#### What is being asked
Retype the part of the Research Expo article starting with "By 2020, 33" and going on through "and Aerospace Engineering.".
(Beginning of Reading passage)
Forecasting helps integrate solar power into the energy grid
Students in Prof. Jan Kleissl's lab at work on a sky imager, a forecasting device.
By 2020, 33 percent of the energy produced in California will come from alternative sources such as solar and wind power. But output from these alternative sources is inherently variable. A group of graduate students and their advisors at the Jacobs School of Engineering are helping utility companies cope with the variability. They will present their work in a collection of posters at Research Expo. The posters describe advances in refining forecasting methods that will allow companies to predict how output from solar power sources fluctuates. Solar forecasting research at the Jacobs School has recently received a boost with the creation of the Center of Excellence for Renewable Resources and Integration, co-directed by Professors Carlos Coimbra and Jan Kleissl, from the Department of Mechanical and Aerospace Engineering.
Nanotrees harvest the sun’s energy to turn water into hydrogen fuel
Nanotrees from the lab of Prof. Deli Wang.
Researchers are building a forest of tiny nanowire trees in order to cleanly capture solar energy without using fossil fuels and harvest it for hydrogen fuel generation. They are presenting their findings in a poster at Research Expo. The trees’ vertical structure and branches are keys to capturing the maximum amount of solar energy because they grab and adsorb light while flat surfaces simply reflect it. “Hydrogen is considered to be clean fuel compared to fossil fuel because there is no carbon emission, but the hydrogen currently used is not generated cleanly,” said Ke Sun, a Ph.D. student in electrical engineering. The vertical nanotree structure also maximizes hydrogen gas output, where very small gas bubbles of hydrogen can be extracted much faster. Working with Professor Deli Wang, from the Department of Electrical and Computer Engineering, the team’s “3D branched nanowire array” uses a process called photoelectrochemical water-splitting to produce hydrogen gas. “We are working on different materials for the tree trunk, branches and leaves – particularly from cheap, earth-abundant, and chemically robust materials – for low-cost, high efficiency, and practical production of hydrogen fuel,”, said Alireza Kargar, another Ph.D. student in electrical engineering.
Computer scientists seek to extend life span of non-volatile and solid-state memory technology
Non-volatile, solid-state memories help power many of today’s electronic mobile devices but the technology could hit a wall as early as 2024, Research Expo alumna Laura Grupp said in a recent study that received extensive media coverage. Several posters at Research Expo 2012 explore ways to improve solid-state and non-volatile memories, and to extend the technology’s life span. For example, one poster, from the labs of Computer Science Professors Rajesh Gupta and Steven Swanson, is proposing a new architecture for solid-state drives that would eliminate input-output bottlenecks between devices and make better use of new storage technologies. The fundamental challenge that researchers will need to tackle in the future is that while flash density continues to improve, its reliability, endurance and performance are all declining.
(End of Reading passage)
(Beginning of Given information)
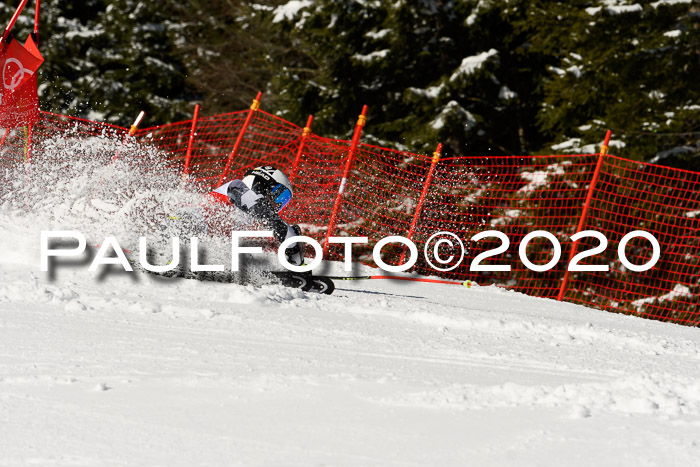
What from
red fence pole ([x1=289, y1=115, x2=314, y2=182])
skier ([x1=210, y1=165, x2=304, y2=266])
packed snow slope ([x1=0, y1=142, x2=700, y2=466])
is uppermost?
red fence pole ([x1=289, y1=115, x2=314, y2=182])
(End of Given information)
(Beginning of Given information)
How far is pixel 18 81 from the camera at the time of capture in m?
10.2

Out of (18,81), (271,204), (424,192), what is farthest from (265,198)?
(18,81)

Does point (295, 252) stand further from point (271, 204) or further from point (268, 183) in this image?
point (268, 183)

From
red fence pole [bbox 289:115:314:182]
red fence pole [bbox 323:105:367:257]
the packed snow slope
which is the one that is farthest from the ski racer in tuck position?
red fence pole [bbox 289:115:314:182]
(End of Given information)
(Beginning of Given information)
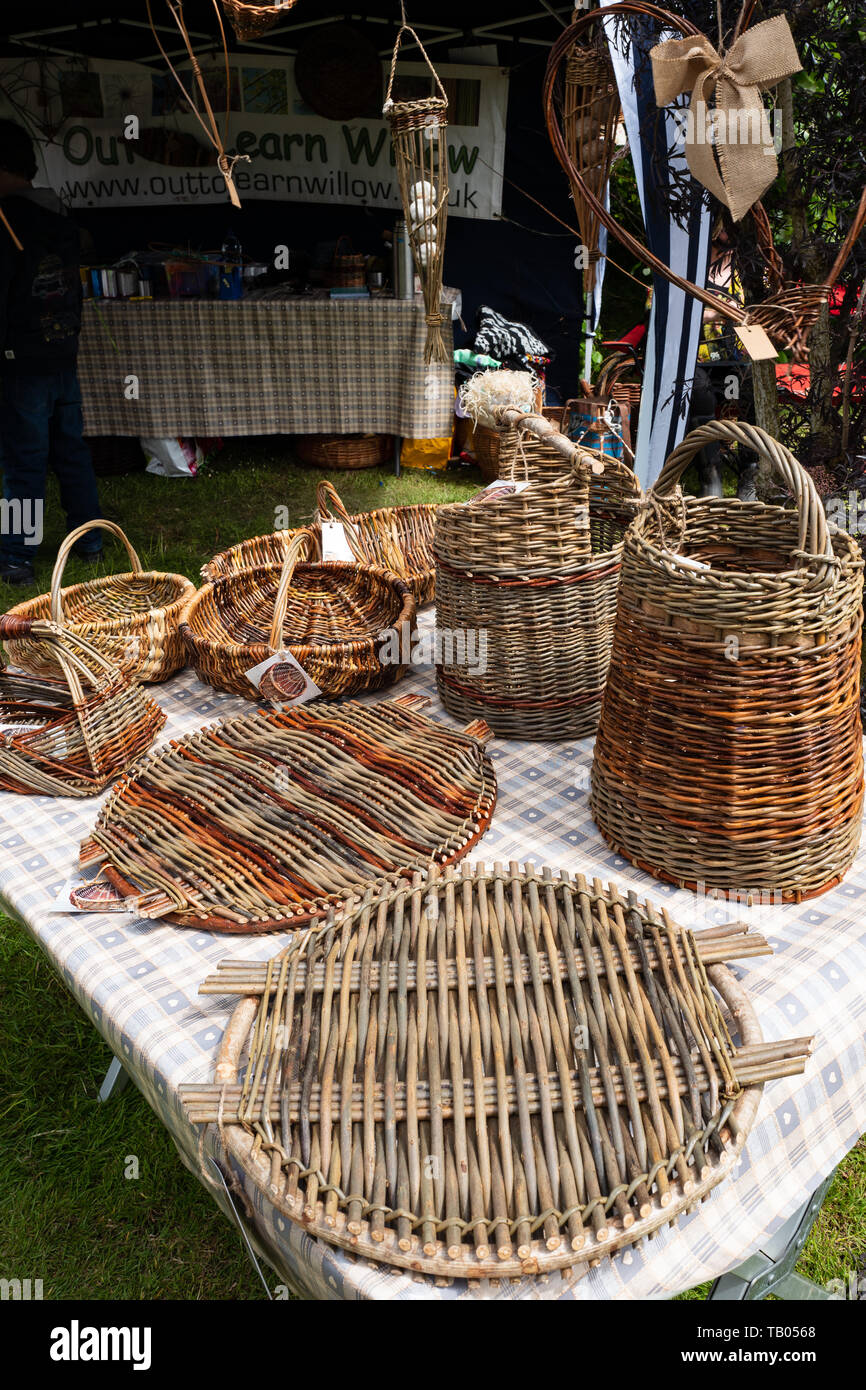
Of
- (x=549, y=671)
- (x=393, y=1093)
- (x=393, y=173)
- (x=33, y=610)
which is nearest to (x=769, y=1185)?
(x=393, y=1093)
(End of Given information)
#### Answer space
By 2020, 33 percent of the energy produced in California will come from alternative sources such as solar and wind power. But output from these alternative sources is inherently variable. A group of graduate students and their advisors at the Jacobs School of Engineering are helping utility companies cope with the variability. They will present their work in a collection of posters at Research Expo. The posters describe advances in refining forecasting methods that will allow companies to predict how output from solar power sources fluctuates. Solar forecasting research at the Jacobs School has recently received a boost with the creation of the Center of Excellence for Renewable Resources and Integration, co-directed by Professors Carlos Coimbra and Jan Kleissl, from the Department of Mechanical and Aerospace Engineering.